Jabir Ibn Hayyan (yang
hidup di abad ke-7) telah mampu mengubah persepsi tentang berbagai
kejadian alam yang pada saat itu dianggap sebagai sesuatu yang tidak
dapat diprediksi, menjadi suatu ilmu sains yang dapat dimengerti dan
dipelajari oleh manusia.
Penemuan-penemuannya di bidang kimia
telah menjadi landasan dasar untuk berkembangnya ilmu kimia dan tehnik
kimia modern saat ini.
Jabir Ibn Hayyan mampu mengaplikasikan pengetahuannya di bidang kimia kedalam proses pembuatan besi dan logam lainnya, serta pencegahan karat.
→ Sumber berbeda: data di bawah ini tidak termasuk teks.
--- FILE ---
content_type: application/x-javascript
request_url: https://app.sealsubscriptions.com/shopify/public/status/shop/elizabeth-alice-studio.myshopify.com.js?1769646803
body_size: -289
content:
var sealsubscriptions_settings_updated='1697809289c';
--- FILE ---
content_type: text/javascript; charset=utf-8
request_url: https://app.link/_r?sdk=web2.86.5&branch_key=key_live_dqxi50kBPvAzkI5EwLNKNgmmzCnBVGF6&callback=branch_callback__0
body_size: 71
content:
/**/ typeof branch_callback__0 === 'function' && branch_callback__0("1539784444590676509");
Dia jugalah yang pertama mengaplikasikan penggunaan mangan dioksida pada pembuatan gelas kaca.
Jabir Ibn Hayyan juga pertama kali mencatat tentang pemanasan wine akan menimbulkan gas yang mudah terbakar. Hal inilah yang kemudian memberikan jalan bagi Al-Razi untuk menemukan etanol.